- Born: 12 March 1980 (age 45) Buenos Aires, Argentina
- Modeling information
- Height: 1.77 m (5 ft 9+1⁄2 in)
- Hair color: Light Brown
- Eye color: hazel
- Agency: The Fashion Model Management, Traffic, W Models Agency
- Website: www.instagram.com/dlujo

= Luján Fernández =

Argentine model (born 1980)

Luján Fernández (born 12 March 1980) is an Argentine model, perhaps best known for her three-year run in the Sports Illustrated Swimsuit Issue. She also worked for Victoria's Secret.

==Early life==
Since childhood, Fernández was involved with several local television programs. She was a teenage TV star before becoming a model, when she was discovered at the age of 14 while on a Uruguayan beach. After consulting with her parents, she pursued a modeling career.

==Career==
Fernández appeared on the covers of ELLE, GQ, Harper's Bazaar, as well as American, German, and French Vogue. The work kept coming and, like many foreign models before her, she decided to move to New York City.

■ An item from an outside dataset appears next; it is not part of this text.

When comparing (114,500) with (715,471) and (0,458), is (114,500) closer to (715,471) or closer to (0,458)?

Fernández hit the runway for the likes of Ralph Lauren, BCBG and John Bartlett, and has been featured in print campaigns for Perry Ellis, Chloé, Emanuel Ungaro, and XOXO, and appeared in the Victoria's Secret catalogs. She also appeared in the Sports Illustrated Swimsuit Issue from 1999 through 2001.

She ranked #66 in Maxim's 100 Sexiest Women in 2001. That same year, she appeared in Sports Illustrated Swimsuit Issue Collection of 2001.